The newspapers and websites are full of advice for the party, which is now clearly seen to be struggling to gain any kind of a foothold with electors who have become disillusioned at what might best be called the Party of Very Little Opposition.

Labour “must adopt new principles” according to an alliance of thinktanks and party intellectuals who have written to The Guardian; Ed Miliband has been told “don’t play safe” with the party’s manifesto according to an article on the same paper’s site.

The BBC News site has words from left-wing MP John Mann, calling on his party leader to stop trying to be “too clever” and be “much clearer” in setting out his policies.

We can probably discount the Telegraph article by Dan Hodges, claiming that Labour is “closed for business”. It plays to right-wing readers’ prejudices just a little too much.

Will Ed pay any attention to these pleas? Evidence suggests he will not.

I should clarify from the outset that, as a Labour member, I want the Party to win in 2015 (and also to gain the lion’s share of the vote in May’s European elections).

But Miliband seems to be living in a world of his own, insulated from the rest of the Labour Party – not to mention supporters of Labour ideals who are not members – by a small group of (not-so-special) advisers who, it’s claimed, intercept any decent ideas before they get to the party leader and spin them until they turn to drivel. Whether this is true or not seems immaterial as this is the perception of the general public.

And perception is everything.

As I write this article I have just received a comment stating that “Miliband’s strategy for the next election seems to be a) to accept the Tory frame of reference for any given argument and b) to then concede the field of battle on that issue, whatever it is, without a shot being fired.” This is a common complaint, and Labour has no answer to it.

Why do Miliband, Balls, Tristram Hunt (notably), Rachel Reeves (lamentably) and all the other Labour frontbenchers blithely accept the Coalition’s terms of reference on any issue, against the wishes of their own backbenchers, their party as a whole and the public at large?

------------------------------------

• [Your instructions]
Resume the commentary on Ed Miliband's leadership of the Labour Party at the point where it stops. The items below are not needed for this.

[Text data extracted from pages]
------------------------------------

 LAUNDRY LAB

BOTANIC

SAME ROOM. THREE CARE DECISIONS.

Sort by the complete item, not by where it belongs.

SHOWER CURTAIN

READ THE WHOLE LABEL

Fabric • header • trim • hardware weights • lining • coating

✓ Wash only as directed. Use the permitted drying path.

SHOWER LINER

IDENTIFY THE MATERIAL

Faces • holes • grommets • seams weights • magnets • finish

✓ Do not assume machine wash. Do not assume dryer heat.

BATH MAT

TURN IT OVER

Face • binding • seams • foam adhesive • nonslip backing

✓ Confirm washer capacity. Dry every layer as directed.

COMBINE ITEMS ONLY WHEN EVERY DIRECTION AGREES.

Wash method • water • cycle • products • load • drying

------------------------------------

• [Output of the task]
Are they really just a gang of greedy moneygrubbers, determined to screw the country for whatever they can get? That in itself would be a betrayal of Labour Party ideals and their constituency parties should deselect them if members believed that to be the case for one moment.

Are they a gang of neoliberals, their political philosophy so close to that of the Conservatives that you can’t get a credit card between them? This rings threateningly true in the cases of Oxford PPE graduats Ed Balls and Yvette Cooper, ex-Bank of England employee Rachel Reeves and Tristram Hunt. But Ed Miliband is (famously) the son of a Marxist. He, above all, should know better.

The trouble is, David Miliband is the son of the same Marxist and he was as much a part of the neoliberal New Labour Red Tory deception as Tony Blair and Gordon Brown.

Oh look – another comment has just arrived. “More people don’t bother to vote because they feel that we as a people have moved on and all we really want is people who will represent us honestly, by majority and with no hidden agendas, backhanders or lobbyists pulling the strings. I don’t see any evidence that the present government or the Labour Party are capable or willing to do just that… They should have the courage to change and become the voice of the people.”

Become the voice of the people. The meaning is clear – Labour is not currently representing anybody at all.

Is this true? Let’s look at some of the other comments on my (left-leaning, let’s not forget) blog. These are from people who are generally sympathetic to Socialism and who should, therefore, see Labour as the natural home of their vote. What do they say?

“[Is it] any wonder [that] 1. People don’t vote because they are seen as “all the bloody same”? and 2. The perceived differences have become so minuscule?”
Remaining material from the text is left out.